Work task
I would like the records restated word for word, without the pictures.

***** Exercise data *****

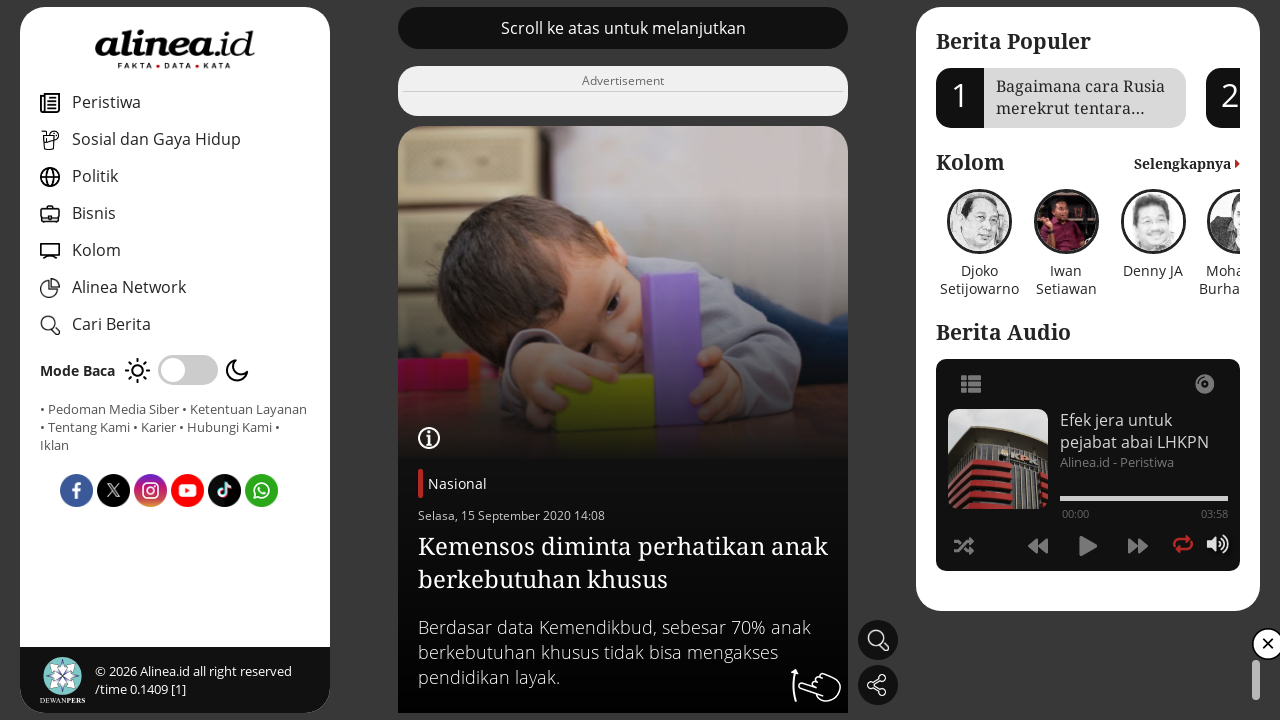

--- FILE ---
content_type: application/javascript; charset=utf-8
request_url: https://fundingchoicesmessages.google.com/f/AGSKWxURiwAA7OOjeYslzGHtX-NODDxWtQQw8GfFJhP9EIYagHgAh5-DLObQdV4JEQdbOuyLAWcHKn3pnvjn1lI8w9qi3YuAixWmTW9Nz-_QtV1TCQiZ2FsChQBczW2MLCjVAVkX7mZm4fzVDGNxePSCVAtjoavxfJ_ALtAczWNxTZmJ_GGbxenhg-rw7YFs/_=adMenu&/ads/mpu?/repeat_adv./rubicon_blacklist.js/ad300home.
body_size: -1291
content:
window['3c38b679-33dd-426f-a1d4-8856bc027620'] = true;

*****

Solution for this task
--- FILE ---
content_type: application/javascript; charset=utf-8
request_url: https://fundingchoicesmessages.google.com/f/AGSKWxURiwAA7OOjeYslzGHtX-NODDxWtQQw8GfFJhP9EIYagHgAh5-DLObQdV4JEQdbOuyLAWcHKn3pnvjn1lI8w9qi3YuAixWmTW9Nz-_QtV1TCQiZ2FsChQBczW2MLCjVAVkX7mZm4fzVDGNxePSCVAtjoavxfJ_ALtAczWNxTZmJ_GGbxenhg-rw7YFs/_=adMenu&/ads/mpu?/repeat_adv./rubicon_blacklist.js/ad300home.
body_size: -1291
content:
window['3c38b679-33dd-426f-a1d4-8856bc027620'] = true;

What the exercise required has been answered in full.